例えば、あるthreadオブジェクトがあって、あるタイミングで24時間キャッシュし、別のタイミングでキャッシュから読み込んだとします。
TimeA : memcache.put("id",thread,60*60*24)
TimeB : thread=memcache.get("id")

キャッシュから読み込んだ際にthreadが更新されていなければ問題は置きません。しかし、threadが更新されていた場合に、キャッシュを無効化していなければ、24時間の間、古いデータが表示されてしまいます。

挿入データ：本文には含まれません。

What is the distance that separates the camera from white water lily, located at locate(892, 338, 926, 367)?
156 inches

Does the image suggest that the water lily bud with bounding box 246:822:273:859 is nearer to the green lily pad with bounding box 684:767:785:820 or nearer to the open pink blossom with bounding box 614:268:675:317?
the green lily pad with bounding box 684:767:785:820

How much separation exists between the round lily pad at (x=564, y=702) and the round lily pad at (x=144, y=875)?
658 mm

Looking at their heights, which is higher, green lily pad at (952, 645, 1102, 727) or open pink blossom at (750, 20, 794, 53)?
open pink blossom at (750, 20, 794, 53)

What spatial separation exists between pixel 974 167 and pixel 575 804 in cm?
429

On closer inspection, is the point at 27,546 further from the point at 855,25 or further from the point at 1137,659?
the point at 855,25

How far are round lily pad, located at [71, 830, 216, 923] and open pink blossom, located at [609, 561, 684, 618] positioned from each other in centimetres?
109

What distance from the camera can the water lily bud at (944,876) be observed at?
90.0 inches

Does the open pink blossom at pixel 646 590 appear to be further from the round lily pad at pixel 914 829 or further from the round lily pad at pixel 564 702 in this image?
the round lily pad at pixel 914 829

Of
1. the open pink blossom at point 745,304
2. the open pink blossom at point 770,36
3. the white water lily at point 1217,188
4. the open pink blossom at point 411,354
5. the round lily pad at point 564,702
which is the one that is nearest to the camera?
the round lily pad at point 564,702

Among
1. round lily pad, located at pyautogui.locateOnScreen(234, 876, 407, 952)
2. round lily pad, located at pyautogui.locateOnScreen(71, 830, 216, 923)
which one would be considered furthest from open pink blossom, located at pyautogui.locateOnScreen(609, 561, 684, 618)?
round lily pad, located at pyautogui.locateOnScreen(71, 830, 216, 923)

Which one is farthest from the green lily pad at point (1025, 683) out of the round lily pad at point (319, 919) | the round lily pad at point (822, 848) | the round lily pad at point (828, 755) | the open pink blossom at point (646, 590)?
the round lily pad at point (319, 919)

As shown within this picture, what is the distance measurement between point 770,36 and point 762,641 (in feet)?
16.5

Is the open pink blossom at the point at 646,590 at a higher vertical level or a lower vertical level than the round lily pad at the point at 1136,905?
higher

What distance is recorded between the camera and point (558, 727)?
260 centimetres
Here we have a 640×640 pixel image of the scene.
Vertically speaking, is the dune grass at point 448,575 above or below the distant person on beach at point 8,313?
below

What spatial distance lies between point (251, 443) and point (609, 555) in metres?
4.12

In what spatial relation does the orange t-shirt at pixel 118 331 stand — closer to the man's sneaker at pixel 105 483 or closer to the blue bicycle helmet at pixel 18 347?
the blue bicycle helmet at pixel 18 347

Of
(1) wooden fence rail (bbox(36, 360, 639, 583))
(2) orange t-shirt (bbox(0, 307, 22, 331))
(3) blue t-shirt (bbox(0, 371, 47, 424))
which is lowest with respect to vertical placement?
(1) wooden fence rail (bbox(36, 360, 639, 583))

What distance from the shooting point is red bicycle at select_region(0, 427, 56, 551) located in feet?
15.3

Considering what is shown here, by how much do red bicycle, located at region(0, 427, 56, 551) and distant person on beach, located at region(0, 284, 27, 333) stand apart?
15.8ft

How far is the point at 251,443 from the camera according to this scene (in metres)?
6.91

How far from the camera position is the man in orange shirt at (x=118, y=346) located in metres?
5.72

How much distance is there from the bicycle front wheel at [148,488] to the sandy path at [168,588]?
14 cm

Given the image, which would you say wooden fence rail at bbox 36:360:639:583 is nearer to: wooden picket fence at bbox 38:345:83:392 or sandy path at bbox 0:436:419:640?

これを解決する一番簡単な方法は、thread.put()をしている場所でdeleteを入れてしまうことです。しかし、これだと、put()している全ての場所にdeleteを入れる必要があり、大変面倒です。
thread.put()
memcache.delete("id")


ということで、次のようにputをフックするのがオススメです。thread.put()が呼ばれると自動的にmemcache.deleteが呼ばれます。
class Thread(db.Model):
 data_member=db.StringProperty()

 def put(self,**kwargs):
  super(Thread, self).put(**kwargs)
  memcache.delete("id")


また、AppEngineは全てのオブジェクトに独立したキーが与えられます。次のように、キーにプリフィックスをつけた形でそのまま使って格納すると管理が楽です。PREFIXを付けておくことで、PREFIXの名前でバージョン管理ができます。
TimingA : memcache.get(PREFIX+str(thread.key()))
HookedPut : memcache.delete(PREFIX+str(thread.key()))


イラストブックのお絵かき掲示板では、10個のイラストを1ページで表示するのですが、イラストのオブジェクトを全てこの方法でキャッシュすることによって、1200msかかっていた処理が600msまで短縮されました。

ちなみにAppEngineのmemcacheにはdb.Modelをそのまま突っ込めます。データへのキーではなく、ちゃんとデータで保存されるので、memcache.getした後にそのdb.Modelにアクセスしても、db.getは発生しません。(AppStatsで確認しました)

AppEngineは11月7日から新料金体系になるので、memcacheでキャッシュしまくるのがオススメです。